2.3 Lab Activity

2.3.1 Part 1: Understanding R Documentation

Answer the following questions using the documentation for mean():

  1. What package is mean() in?
  2. What named arguments does mean() accept?
  3. Which of the named arguments are required?
  4. How are these three function calls different?
    1. mean(1:10)
    2. mean(1:10, trim = 0)
    3. mean(1:10, 0, FALSE)
  5. What classes of object are acceptable values for x?
  6. How does mean() treat missing values in x?
  7. What is the class and length of the output of mean(x) if:
    1. x is a numeric vector of length 50?
    2. x is a logical vector of length 100?

Why are there four different calls to as.data.frame() in the Usage section of its documentation?

Answer the following questions using the documentation for read.csv():

  1. Why does ?read.csv() open the documentation for read.table()?
  2. What is the difference between read.table(), read.csv(), and read.csv2()?

2.3.2 Part 2: Data Import

Researchers at the Vancouver and Okanagan campuses of The University of British Columbia have conducted a survey of child sleep. The results of this survey are found in the file child-sleep-data.csv. The table below provides names and descriptions for each variable in the data set.

Name Description
id A randomly generated participant ID, unique to each participant.
age The age of the child in the study.
campus The campus from which the participant was recruited (“Point Grey” or “Okanagan”).
sleep_location Where does the child sleep? 1 = co-sleeps with parent(s); 2 = sleeps in own room; 3 = shares a room but does not cosleep.
sleep The parent’s estimate of the average hours of sleep the child receives in a 24-hour period.

Download child-sleep-data.csv and then complete the following steps:

2.3.3 Import and Inspect the Data

  • Import child-sleep-data.csv into R; assign it a meaningful name.
  • Inspect the data.frame using head(), str(), and View().

2.3.3.1 Convert Categorical Variables to Factors

  • Use as.factor() and factor() to convert any categorical variables to factors with the appropriate levels and labels.

2.3.3.2 Subsetting and Logical Expressions

Use [] to subset the data frame and find the answers to following questions/complete the tasks described below. You will also need to use is.na(), max(), min(), mean(), and logical expressions.

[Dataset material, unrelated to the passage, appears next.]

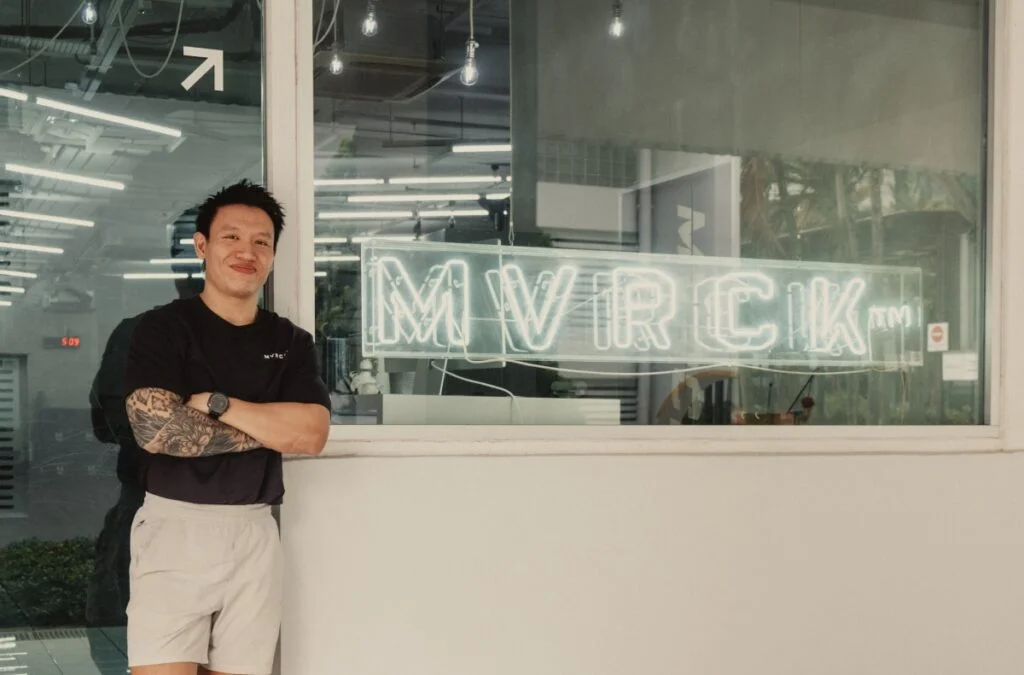 From near bankruptcy to success: Singaporean entrepreneur opens second gym location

  • What campus was the 48th participant recruited at?
  • Return the data for participants who are missing responses on the sleep variable.
  • What proportion of participants are missing data for the sleep variable?
  • On average, how many hours do the children in this sample sleep per day?
  • What is the average daily sleep of children in each of the three conditions?
  • What is the participant ID of the participant(s) who reported the most sleep? The least sleep?

2.3.3.3 Participant Information

Use table() to identify how many, and what proportion of participants belong to each level of the three categorical variables.